:: Exercise data
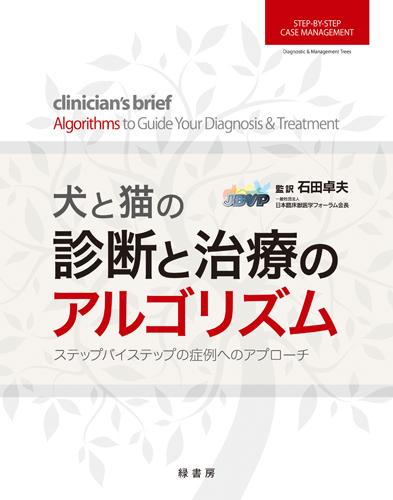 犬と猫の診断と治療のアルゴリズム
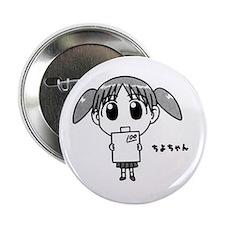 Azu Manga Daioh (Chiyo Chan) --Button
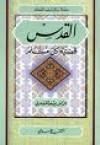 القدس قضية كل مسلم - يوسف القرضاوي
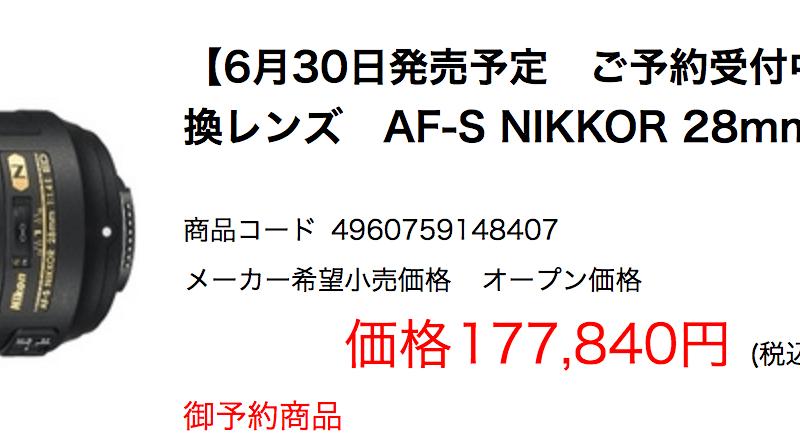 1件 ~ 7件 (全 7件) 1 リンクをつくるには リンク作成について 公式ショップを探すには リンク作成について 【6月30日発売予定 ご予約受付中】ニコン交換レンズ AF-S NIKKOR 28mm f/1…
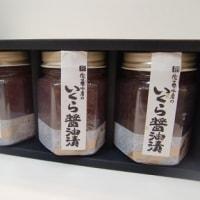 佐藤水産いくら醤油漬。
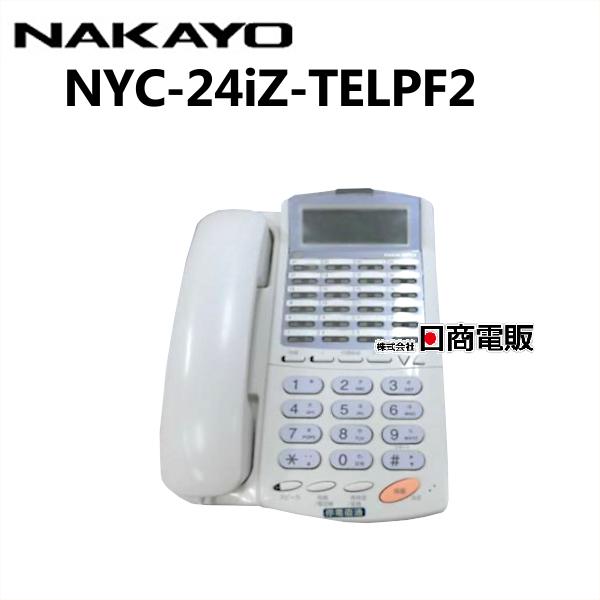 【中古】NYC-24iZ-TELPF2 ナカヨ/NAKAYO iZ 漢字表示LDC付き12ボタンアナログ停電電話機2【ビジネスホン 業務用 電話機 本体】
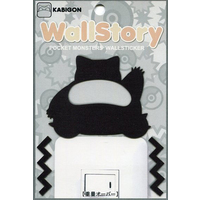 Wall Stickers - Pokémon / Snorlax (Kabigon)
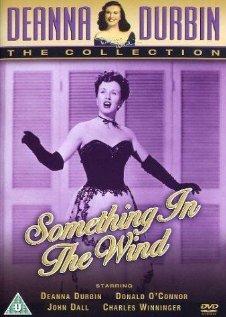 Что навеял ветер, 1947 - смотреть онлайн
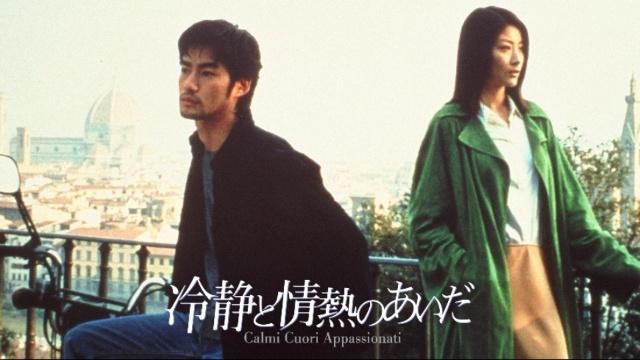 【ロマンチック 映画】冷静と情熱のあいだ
::::
> About this exercise:
Could you output the lines above exactly, with no pictures included?

> Solution to the exercise:
 犬と猫の診断と治療のアルゴリズム
 Azu Manga Daioh (Chiyo Chan) --Button
 القدس قضية كل مسلم - يوسف القرضاوي
 1件 ~ 7件 (全 7件) 1 リンクをつくるには リンク作成について 公式ショップを探すには リンク作成について 【6月30日発売予定 ご予約受付中】ニコン交換レンズ AF-S NIKKOR 28mm f/1…
 佐藤水産いくら醤油漬。
 【中古】NYC-24iZ-TELPF2 ナカヨ/NAKAYO iZ 漢字表示LDC付き12ボタンアナログ停電電話機2【ビジネスホン 業務用 電話機 本体】
 Wall Stickers - Pokémon / Snorlax (Kabigon)
 Что навеял ветер, 1947 - смотреть онлайн
 【ロマンチック 映画】冷静と情熱のあいだ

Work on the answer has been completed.